__表示テキスト__:

=-=-=

ホアキンのダンスシーンでは能のような美しさもあり、太極拳のようでもあり、前衛的なのですが、それがとにかく完璧でした。走る姿も絵になります。

 

終盤、パトカーに乗ったジョーカーがゴッサムシティを眺めるシーンに流れる曲は、クリームの「ホワイト・ルーム」。選曲のセンスも相まった、このシーンのスタイリッシュでカッコいいこと!これぞまさに映画の醍醐味。素晴らしかったです。往年のロックファンにとっても胸アツですね。その「ホワイト・ルーム」が暗示するラストシーンの演出にも唸らされます。そして、格差、貧困、弾圧、移民排除、児童虐待、パワハラがはびこる現代、見ている側にも重い問いを投げかけてくる映画でした。(H.S)

映画「ロケットマン」鑑賞

2019年08月25日

映画

エルトン・ジョンの伝記映画 「ロケットマン」を見てきました。

 

エルトンを演じているのはタロン・エガートン。歌も彼自身が歌っています。「キングスマン」で初めてタロンを見た時に「この子は化ける」と確信しましたが、やはり。それにしてもエルトン・ジョン役とは!彼のまっすぐでピュアな歌声が、エルトンの楽曲の良さをより際立たせています。「ユア・ソング」をピアノで作曲しながら歌うシーンはハンカチ必須。忘れていた感情を見ている側にも呼び起こしてくれました。

=-=-=

__データエントリ__:
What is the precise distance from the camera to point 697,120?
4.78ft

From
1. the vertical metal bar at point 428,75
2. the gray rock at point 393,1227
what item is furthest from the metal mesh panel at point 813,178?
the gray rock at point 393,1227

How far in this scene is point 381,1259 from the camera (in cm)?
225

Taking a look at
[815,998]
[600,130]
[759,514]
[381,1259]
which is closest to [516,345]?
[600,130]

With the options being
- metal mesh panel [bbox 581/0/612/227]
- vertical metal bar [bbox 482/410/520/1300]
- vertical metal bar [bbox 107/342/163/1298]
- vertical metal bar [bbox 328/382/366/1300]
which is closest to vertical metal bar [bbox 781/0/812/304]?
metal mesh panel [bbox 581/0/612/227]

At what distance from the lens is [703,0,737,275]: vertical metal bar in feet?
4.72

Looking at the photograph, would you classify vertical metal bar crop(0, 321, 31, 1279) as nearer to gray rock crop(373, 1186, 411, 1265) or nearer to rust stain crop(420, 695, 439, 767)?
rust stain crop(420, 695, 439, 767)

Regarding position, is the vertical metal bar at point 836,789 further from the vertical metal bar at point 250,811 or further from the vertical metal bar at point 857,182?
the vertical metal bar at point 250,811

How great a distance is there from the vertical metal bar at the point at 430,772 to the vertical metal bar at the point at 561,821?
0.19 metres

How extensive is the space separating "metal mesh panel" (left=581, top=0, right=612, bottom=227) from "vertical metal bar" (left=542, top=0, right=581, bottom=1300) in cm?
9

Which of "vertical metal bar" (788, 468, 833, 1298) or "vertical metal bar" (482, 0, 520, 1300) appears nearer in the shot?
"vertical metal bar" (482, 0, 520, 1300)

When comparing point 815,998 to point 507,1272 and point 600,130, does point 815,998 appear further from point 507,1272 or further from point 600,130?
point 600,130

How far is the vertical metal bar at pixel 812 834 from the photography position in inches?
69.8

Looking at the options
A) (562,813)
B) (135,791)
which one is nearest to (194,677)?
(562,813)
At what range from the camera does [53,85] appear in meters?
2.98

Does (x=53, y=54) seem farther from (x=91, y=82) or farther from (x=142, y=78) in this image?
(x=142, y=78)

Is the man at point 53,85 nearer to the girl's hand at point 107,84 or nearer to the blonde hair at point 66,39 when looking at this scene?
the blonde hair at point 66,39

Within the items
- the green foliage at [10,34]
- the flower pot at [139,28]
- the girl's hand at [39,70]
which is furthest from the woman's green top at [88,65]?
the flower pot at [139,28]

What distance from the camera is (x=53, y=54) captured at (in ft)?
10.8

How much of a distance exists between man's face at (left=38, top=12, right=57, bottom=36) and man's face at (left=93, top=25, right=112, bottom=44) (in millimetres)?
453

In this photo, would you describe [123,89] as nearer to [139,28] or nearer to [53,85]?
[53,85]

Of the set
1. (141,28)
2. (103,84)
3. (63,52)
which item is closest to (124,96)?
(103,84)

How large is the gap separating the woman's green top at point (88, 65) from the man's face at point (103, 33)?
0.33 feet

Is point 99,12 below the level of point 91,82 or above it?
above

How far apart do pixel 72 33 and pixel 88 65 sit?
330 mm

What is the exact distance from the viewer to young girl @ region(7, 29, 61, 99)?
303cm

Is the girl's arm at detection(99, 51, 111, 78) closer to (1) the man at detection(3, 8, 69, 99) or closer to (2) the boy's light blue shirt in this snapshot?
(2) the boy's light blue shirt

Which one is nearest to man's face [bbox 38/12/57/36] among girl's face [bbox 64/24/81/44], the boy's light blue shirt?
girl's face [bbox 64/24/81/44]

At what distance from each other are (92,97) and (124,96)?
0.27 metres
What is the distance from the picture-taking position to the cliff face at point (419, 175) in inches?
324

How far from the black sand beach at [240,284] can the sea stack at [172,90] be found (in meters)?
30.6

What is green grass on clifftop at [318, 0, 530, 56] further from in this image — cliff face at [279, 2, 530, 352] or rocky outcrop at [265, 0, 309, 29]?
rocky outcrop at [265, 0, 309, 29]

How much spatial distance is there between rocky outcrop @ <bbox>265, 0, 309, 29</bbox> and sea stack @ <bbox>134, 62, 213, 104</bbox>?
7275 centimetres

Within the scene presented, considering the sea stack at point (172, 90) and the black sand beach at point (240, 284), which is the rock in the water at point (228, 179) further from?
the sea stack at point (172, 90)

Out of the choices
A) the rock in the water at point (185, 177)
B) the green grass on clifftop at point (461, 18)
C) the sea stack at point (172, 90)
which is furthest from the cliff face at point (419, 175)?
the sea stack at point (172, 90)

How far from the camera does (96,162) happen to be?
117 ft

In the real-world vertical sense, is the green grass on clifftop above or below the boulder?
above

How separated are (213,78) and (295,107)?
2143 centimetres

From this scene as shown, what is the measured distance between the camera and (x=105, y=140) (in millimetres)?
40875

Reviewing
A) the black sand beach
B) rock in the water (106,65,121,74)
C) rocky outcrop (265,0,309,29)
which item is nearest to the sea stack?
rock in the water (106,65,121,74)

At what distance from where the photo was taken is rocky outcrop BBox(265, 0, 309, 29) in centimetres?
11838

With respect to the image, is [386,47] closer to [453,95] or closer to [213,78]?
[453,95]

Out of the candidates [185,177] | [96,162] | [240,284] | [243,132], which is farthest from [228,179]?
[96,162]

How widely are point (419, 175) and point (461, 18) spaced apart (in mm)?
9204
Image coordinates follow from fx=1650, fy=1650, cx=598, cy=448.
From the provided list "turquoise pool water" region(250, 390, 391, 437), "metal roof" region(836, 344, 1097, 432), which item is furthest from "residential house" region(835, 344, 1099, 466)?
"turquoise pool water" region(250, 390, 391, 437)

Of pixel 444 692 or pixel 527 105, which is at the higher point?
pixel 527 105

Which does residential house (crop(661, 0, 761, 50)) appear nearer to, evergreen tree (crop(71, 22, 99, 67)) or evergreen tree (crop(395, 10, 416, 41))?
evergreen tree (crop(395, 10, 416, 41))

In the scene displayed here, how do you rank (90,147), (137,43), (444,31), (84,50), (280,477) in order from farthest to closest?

=-=-=

表示テキストによると、パトカーに乗ったジョーカーがゴッサムシティを眺めるシーンで流れる曲は何か、答えてください。

クリームの「ホワイト・ルーム」。